What the exercise asks: Carry on the Hive discussion about the query that selects null and fails on a VOID ObjectInspector, starting after its last comment.

==== Extracted text ====

This command fails with the following error:
hive/bin/hive -e "INSERT OVERWRITE LOCAL DIRECTORY 'abc' select null from zshao_tt"
FAILED: Error in semantic analysis:
java.lang.RuntimeException: Internal error: Cannot find ObjectInspector for VOID
When 'null' is replaced by '' it works.
NULL is not handled correctly in join
select null from null from zshao_tt ?? or is it select null from zshao_tt.
corrected. it's "select null from zshao_tt"
Thanks guys! I figured that out too. Debugging now.
The error is threw during semantic analysis where the parser try to instantiate an ObjectInspector for type "void" (corresponding to null).
The following similar query succeeded:
select 2 from zshao_tt;
since the semantic analyzer is able to deduct type (int) from the constant 2.
Since null can also be treated as a constant, I think we need to write an ObjectInspector for its type (void) too. And the object inspector will always return null for each row.
+1 on the idea. We have WritableVoidObjectInspector, JavaVoidObjectInspector etc but none are actually implemented or used.

==== Data ====

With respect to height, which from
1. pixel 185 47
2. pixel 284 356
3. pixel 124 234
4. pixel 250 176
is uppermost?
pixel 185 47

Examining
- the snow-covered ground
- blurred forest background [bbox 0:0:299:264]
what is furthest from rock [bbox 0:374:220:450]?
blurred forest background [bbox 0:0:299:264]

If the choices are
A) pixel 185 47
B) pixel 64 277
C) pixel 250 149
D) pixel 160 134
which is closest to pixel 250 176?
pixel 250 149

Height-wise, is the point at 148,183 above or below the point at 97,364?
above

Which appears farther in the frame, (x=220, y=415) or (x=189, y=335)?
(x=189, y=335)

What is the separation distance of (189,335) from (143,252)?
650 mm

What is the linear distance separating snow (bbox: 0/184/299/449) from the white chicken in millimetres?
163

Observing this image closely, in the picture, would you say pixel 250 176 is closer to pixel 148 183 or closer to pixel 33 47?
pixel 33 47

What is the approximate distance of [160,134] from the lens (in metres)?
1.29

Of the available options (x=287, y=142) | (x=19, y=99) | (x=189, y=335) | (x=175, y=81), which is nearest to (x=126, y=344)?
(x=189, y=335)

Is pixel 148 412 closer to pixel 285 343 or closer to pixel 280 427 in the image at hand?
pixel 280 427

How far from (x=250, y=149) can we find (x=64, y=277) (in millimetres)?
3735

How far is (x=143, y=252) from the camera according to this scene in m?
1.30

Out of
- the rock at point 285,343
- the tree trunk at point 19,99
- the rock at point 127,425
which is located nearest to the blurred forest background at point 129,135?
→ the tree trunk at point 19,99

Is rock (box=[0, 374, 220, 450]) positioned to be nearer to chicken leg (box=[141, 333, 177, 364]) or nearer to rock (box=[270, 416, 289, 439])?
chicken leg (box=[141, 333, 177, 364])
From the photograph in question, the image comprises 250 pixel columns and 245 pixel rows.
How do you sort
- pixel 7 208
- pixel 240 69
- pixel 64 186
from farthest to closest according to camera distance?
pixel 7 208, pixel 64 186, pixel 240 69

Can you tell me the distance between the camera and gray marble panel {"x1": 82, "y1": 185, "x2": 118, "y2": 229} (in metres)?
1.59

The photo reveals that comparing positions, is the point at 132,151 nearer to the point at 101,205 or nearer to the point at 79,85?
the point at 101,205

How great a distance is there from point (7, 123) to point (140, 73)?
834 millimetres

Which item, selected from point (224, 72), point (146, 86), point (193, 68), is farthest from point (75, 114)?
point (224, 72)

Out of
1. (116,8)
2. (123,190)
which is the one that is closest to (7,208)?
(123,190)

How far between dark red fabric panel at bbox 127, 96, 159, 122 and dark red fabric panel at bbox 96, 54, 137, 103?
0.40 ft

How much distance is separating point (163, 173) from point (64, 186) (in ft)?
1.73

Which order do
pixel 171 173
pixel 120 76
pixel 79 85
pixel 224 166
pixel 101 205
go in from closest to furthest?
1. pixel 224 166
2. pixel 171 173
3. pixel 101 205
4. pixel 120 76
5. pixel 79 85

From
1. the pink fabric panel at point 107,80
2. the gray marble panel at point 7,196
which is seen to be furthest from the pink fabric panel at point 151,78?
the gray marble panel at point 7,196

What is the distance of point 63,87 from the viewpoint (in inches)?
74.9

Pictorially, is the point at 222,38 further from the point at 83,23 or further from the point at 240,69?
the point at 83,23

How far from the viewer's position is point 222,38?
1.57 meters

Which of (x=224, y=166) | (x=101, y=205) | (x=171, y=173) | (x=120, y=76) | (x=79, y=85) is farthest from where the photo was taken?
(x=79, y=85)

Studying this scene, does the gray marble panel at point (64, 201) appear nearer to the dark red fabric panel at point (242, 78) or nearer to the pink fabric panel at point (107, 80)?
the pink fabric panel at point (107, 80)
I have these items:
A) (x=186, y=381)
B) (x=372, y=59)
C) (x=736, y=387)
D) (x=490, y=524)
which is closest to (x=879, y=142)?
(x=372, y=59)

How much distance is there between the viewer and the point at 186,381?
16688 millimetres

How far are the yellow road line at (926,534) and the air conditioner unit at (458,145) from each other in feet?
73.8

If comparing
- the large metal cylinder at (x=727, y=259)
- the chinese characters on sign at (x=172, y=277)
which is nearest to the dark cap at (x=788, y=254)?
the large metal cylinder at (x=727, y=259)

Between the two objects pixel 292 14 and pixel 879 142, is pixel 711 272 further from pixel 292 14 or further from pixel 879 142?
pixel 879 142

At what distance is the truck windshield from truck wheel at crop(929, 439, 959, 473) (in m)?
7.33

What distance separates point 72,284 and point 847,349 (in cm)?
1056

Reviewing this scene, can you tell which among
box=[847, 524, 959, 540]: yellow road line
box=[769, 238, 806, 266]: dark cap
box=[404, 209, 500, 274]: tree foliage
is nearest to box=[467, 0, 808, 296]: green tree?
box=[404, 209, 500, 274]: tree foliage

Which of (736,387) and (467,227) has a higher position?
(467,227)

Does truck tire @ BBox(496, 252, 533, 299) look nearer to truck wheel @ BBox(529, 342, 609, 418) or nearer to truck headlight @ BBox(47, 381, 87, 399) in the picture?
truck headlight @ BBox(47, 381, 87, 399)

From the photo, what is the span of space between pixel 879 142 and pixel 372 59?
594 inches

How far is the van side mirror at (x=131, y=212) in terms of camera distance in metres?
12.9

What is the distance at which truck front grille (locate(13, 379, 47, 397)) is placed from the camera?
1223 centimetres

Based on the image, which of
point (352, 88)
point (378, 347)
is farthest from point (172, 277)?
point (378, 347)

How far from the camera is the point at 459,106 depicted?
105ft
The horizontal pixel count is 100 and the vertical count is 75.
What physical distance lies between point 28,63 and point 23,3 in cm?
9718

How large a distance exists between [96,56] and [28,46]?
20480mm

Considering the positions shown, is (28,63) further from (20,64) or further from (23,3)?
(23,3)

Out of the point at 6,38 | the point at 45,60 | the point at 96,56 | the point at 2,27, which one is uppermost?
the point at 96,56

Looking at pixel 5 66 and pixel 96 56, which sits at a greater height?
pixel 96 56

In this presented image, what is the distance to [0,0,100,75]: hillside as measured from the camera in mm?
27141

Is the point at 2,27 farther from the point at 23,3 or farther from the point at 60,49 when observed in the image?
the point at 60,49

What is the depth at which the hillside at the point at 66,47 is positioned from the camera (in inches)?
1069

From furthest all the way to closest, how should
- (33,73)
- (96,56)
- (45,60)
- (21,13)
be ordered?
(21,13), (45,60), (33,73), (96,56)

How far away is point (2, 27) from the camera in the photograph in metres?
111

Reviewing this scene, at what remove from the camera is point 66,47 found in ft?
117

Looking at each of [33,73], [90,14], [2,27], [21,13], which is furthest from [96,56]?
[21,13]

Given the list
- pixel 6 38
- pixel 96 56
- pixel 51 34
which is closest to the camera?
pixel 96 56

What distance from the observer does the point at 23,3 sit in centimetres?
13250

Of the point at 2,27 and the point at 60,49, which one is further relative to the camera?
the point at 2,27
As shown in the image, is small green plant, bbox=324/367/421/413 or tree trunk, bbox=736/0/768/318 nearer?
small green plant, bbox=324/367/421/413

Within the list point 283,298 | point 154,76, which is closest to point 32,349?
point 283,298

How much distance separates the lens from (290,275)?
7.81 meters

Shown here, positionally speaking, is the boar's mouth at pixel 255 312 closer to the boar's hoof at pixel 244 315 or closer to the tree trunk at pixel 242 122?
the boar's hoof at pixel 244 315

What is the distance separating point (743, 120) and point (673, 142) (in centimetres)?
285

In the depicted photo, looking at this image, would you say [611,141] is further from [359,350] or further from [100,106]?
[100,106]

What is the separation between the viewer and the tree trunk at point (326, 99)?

====

Task result:
Can we use JavaVoidObjectInspector for null constant? We probably need to modify ObjectInspectorConverters to allow conversion from void type to any type as well.
Thanks for the pointer Zheng. We certainly can use JavaVoidObjecInspector for NULL. However it turns out NULL is more complicated than what it sounds like (see http://en.wikipedia.org/wiki/Null_(SQL) ). NULL has to be handled not only in this simple select cause, but also in much more complex cases in the where-clause and joins. Let's have a talk.
We do handle NULL in the WHERE clause and "AND", "OR" functions using the 3-value booleans. I am not sure whether we ignore NULL in join/group-by but that seems easy enough to do.
Do you have a specific example that the current Hive code breaks?
I wasn't able to get an example in HIVE. I tried to insert NULL to a table by modifying the test query input4_cb_delim.q (actually by only modifying the input data to be
and run the query
select * from input4_cb where key is not null;
and both rows are returned. So either the NULL values are not inserted correctly, or the evaluation is not correct about NULL.
With LazySimpleSerDe (the default), we represent NULL by two bytes: "\" and "N". This is in sync with MySQL export format.
Can you try again with that?
That's great! It works (and my test queries on NULL also works too). In this case I guess it is much simpler since what we need here is just the VOID type ObjectInspector. I'll working on it.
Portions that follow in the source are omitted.